Big companies could have been required to pay severance to American workers they let go and train them for new jobs. The minimum wage could have been pegged at half the median wage, and we could have insisted that the foreign nations we trade with do the same, so that all citizens could share in gains from trade.

We could have raised taxes on the rich and cut them for poorer Americans.

But starting in the late 1970s, and with increasing fervor over the next three decades, government did just the opposite. It deregulated and privatized. It cut spending on infrastructure as a percentage of the national economy and shifted more of the costs of public higher education to families. It shredded safety nets. (Only 27 percent of the unemployed are covered by unemployment insurance.) And it allowed companies to bust unions and threaten employees who tried to organize. Fewer than 8 percent of private-sector workers are unionized.


Laura Clawson: A 'culture of accountability' aimed only at poor people

Matt Taibbi: Sportswriters Rally to the Cause of Unpaid Labor
Major college football players spend an average of 44.8 hours a week in practice or in games, and everyone knows that a lot of the players get “tutors” to write their papers for them, if their professors aren’t already being pressured to soft-pedal their grades.

The reason they spend so much time at practice instead of in the library is because the amounts of money now involved have skewed the priorities of the universities. College sports has become such a huge business that coaches have to drive their kids hard to be competitive.

The same corporate ruthlessness that drives management in any other big industry drives coaching staffs in college sports. If your second-string linebacker is spending his weeknights studying botany instead of his blitz package, that doesn’t mean he’s a good kid who does what his parents tell him.

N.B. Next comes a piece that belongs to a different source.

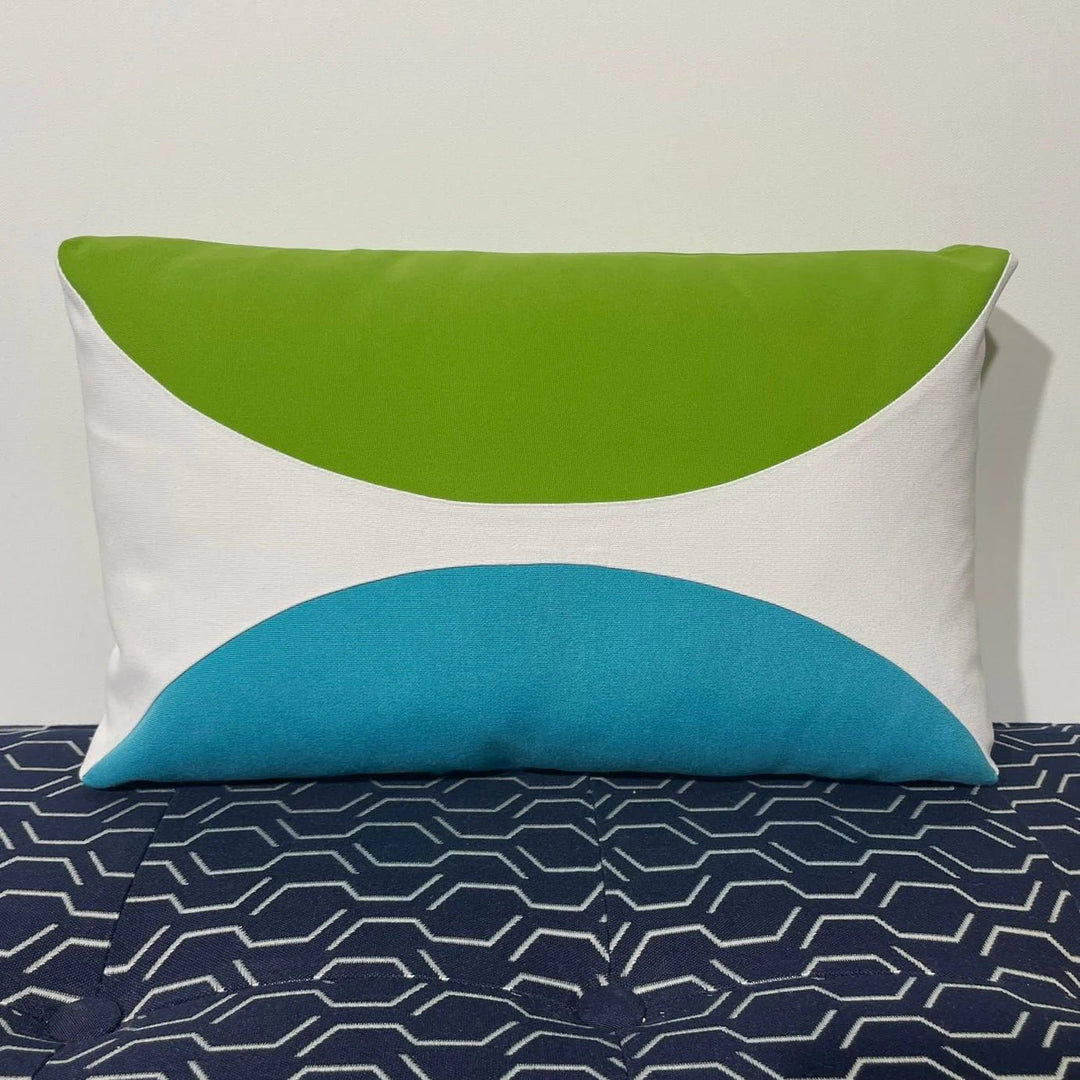 Oblique Studio Sunbrella Eclipse Lumbar Pillow in Macaw/Aruba - RSH Decor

It means he’s an unreliable worker. Coaches with multi-million-dollar salaries won’t hesitate to cut or discipline a player whose iffy priorities imperil his chance at a contract extension.

So playing college sports is not a unique “student-athlete experience.” It’s a job like any other job. Just like in any other corporate job, you go to work every day for a stress-sick executive who needs you to bust ass 24 hours a day to save his neck and stave off his aneurysm.

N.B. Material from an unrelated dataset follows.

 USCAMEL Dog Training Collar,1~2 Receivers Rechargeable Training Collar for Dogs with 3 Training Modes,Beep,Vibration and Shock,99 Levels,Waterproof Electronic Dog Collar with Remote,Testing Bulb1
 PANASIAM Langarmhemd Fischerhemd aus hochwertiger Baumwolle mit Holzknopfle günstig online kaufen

Unlike any other job, though, you don’t get paid, because the company you work for, the NCAA, has cleverly designed a series of pompous rules making it “illegal” for you to be compensated.

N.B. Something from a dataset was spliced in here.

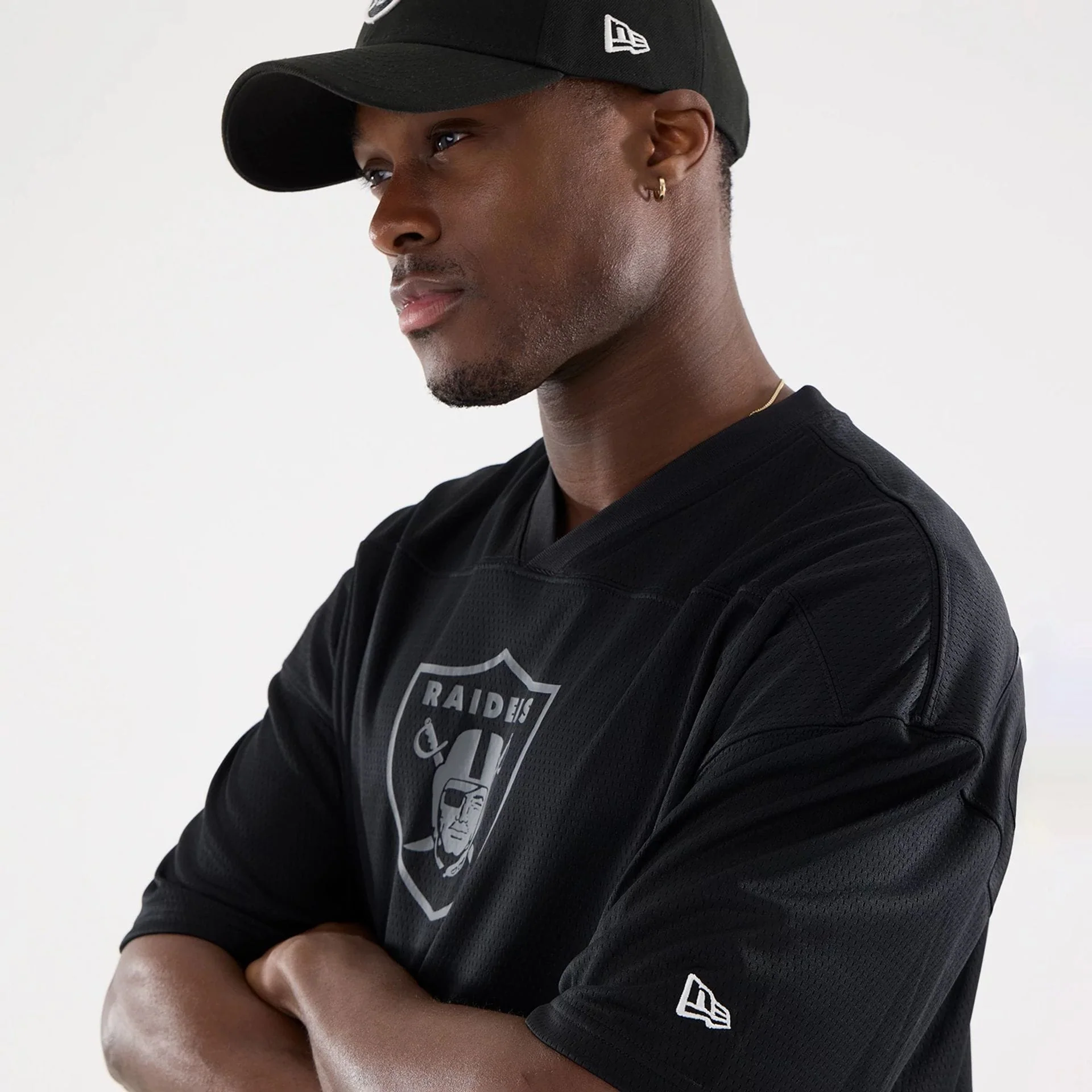 Las Vegas Raiders NFL Raiders Wear Black Mesh Oversized T-Shirt - Image 5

Today President Obama is in Detroit speaking to union workers and pretending to care about any of this although one need only review his administration's policy choices to understand he clearly does not. But I'm sure today will make for some pleasant soundbites.

While he's in Michigan, I wonder if Obama, one of the country's most prominent charter school advocates, will even bother to address that state's plan to privatize public education.

The Michigan Association of Secondary School Principals (MASSP) says that teachers from private companies would be required to have the same credentials as existing public school teachers. Public school districts, MASSP notes, would begin soliciting bids from private "instructional services" companies once existing teacher contracts had expired.

Michigan Education Association spokesman Doug Pratt says Pavlov's plan is a "terrible idea" that would erode the quality of public school teaching because districts will look for the lowest bidder, not the best teachers. "Instead of having teachers who care about their students learning and their personal growth as their top priorities, the corporation's bottom line would be what they care about most." Pratt also claimed this is a way to kneecap teachers' unions in Michigan. "Privatization is a type of union busting," he says.


As for me, thanks to Tropical Storm Lee this Labor day marks the end of what has been a much needed 4 day weekend. Even though we actually did laundry on this Monday, there aren't any obligatory red beans on the stove. (Suck it, Treme!) So I'm going out now to find something to eat and to try and make sure the rest of this day isn't wasted. Be safe. Try not to take any $250,000 "loans" from suspicious characters.